Given request -> Render as a numbered list the lines of the entries that open with the line containing "In sequence from" and close with the line containing "pixel 675 438 → pixel 139 149 → pixel 168 65", both included and blank lines left out.

[Start of Supplied records]

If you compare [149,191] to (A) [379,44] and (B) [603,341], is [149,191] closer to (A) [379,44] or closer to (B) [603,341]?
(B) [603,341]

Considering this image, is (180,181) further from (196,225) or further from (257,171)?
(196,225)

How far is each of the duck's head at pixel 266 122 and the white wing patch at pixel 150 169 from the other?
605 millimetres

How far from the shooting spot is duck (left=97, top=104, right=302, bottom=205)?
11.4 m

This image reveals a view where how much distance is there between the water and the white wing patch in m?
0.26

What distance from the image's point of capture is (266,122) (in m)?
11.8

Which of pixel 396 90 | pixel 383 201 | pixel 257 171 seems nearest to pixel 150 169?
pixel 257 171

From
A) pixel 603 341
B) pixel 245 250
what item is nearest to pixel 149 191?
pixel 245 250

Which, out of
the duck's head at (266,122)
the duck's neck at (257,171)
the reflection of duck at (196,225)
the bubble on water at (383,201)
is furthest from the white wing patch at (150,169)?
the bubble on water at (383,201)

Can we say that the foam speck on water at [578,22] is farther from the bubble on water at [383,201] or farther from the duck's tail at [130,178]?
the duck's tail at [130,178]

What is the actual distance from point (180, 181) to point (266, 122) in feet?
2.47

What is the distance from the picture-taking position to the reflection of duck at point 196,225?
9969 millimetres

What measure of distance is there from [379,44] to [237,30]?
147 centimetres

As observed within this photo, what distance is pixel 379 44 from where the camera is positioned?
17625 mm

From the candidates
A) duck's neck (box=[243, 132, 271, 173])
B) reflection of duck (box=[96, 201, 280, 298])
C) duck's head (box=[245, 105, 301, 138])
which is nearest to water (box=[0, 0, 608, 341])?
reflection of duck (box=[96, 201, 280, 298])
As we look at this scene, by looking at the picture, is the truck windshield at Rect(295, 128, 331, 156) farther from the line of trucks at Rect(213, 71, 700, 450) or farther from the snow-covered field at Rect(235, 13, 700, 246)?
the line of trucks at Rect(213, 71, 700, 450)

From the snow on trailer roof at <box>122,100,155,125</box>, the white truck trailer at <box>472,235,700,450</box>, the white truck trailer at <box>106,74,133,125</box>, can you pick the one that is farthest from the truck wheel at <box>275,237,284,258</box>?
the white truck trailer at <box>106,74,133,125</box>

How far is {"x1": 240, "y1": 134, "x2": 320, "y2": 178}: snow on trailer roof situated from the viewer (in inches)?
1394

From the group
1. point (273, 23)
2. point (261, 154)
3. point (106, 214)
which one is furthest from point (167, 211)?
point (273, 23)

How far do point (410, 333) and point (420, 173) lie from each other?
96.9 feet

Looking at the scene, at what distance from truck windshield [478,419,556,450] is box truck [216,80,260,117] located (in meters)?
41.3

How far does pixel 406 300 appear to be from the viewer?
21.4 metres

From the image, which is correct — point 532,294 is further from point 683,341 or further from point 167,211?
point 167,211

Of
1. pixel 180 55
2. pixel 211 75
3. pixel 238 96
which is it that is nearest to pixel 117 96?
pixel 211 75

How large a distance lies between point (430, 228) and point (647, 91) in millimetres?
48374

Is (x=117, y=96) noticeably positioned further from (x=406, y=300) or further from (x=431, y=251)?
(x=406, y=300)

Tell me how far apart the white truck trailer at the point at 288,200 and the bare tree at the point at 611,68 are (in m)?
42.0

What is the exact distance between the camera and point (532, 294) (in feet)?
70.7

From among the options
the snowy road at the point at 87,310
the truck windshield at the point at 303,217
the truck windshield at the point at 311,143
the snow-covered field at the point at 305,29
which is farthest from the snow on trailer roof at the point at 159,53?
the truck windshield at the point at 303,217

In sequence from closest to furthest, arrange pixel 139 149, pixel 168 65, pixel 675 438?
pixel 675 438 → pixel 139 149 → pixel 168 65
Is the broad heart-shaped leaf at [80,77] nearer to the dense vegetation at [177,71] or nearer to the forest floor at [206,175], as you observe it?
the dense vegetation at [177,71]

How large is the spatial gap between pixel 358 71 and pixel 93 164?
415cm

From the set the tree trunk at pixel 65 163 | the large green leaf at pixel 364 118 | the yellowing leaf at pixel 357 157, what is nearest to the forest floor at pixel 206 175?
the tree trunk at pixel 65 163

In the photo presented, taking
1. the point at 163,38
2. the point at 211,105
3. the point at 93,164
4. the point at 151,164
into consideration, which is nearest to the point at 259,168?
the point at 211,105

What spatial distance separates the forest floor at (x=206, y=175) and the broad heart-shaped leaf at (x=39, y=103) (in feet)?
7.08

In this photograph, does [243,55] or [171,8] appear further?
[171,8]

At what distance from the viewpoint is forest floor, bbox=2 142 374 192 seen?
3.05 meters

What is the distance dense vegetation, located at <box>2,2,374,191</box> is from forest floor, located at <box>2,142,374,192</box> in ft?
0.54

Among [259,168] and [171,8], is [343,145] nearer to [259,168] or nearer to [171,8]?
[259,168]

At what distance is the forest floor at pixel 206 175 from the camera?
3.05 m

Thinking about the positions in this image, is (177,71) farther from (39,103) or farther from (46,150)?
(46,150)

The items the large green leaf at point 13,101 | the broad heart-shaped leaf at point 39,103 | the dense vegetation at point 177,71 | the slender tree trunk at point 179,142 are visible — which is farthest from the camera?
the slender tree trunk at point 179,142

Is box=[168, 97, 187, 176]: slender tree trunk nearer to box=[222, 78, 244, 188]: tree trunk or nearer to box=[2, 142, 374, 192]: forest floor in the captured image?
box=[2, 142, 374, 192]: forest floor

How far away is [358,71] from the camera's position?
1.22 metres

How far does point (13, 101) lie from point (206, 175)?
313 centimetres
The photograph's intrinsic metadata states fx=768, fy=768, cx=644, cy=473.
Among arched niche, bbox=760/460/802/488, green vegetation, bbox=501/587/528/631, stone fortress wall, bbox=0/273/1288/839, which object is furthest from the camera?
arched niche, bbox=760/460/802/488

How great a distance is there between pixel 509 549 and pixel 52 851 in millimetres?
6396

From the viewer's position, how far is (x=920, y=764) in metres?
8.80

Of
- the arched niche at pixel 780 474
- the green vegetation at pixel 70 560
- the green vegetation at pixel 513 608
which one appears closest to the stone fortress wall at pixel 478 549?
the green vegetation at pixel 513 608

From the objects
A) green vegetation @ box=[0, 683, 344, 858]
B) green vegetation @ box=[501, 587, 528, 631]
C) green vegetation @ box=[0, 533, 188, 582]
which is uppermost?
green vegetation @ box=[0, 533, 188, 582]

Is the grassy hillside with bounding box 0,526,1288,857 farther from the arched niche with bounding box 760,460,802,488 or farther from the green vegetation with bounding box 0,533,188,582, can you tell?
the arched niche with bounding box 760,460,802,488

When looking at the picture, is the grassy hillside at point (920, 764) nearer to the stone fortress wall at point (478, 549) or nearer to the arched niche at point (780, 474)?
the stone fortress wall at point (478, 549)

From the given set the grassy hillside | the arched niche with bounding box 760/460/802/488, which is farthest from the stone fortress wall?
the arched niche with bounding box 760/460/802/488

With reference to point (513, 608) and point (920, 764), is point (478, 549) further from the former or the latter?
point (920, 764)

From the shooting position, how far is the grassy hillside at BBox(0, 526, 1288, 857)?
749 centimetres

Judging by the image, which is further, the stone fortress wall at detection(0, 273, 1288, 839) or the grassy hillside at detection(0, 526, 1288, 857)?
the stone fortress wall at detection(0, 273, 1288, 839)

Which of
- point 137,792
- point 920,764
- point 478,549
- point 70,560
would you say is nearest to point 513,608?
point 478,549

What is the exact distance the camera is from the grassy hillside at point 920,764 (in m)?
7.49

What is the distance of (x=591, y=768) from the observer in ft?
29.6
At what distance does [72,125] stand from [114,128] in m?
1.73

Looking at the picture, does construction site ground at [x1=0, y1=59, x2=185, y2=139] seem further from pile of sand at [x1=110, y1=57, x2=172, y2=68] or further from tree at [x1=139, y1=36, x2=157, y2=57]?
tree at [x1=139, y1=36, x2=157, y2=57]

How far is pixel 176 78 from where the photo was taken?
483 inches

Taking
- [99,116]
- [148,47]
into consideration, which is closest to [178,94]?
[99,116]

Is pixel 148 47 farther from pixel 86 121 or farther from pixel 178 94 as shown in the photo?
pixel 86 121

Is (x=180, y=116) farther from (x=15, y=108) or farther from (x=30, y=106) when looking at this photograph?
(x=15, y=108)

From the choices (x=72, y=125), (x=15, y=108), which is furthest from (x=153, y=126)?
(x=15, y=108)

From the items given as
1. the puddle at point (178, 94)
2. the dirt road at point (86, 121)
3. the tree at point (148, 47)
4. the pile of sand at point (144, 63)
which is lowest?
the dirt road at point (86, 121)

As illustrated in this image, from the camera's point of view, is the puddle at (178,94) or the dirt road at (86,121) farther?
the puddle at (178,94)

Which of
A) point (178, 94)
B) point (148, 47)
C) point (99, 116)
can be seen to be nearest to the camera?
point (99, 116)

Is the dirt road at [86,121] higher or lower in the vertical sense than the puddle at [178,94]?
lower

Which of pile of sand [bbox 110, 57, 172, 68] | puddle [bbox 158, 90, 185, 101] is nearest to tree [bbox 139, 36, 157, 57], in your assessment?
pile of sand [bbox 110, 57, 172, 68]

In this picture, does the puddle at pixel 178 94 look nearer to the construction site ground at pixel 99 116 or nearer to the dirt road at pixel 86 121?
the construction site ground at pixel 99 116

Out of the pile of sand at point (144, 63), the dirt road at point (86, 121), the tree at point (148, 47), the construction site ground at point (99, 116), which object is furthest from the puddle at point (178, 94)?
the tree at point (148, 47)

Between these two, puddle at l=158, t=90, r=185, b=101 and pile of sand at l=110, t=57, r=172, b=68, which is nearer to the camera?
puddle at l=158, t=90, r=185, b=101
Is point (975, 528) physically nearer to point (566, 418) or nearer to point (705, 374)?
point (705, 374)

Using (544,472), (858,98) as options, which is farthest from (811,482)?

[End of Supplied records]

Output ->
1. In sequence from closest to furthest, arrange pixel 139 149, pixel 168 65, pixel 675 438?
2. pixel 675 438 → pixel 139 149 → pixel 168 65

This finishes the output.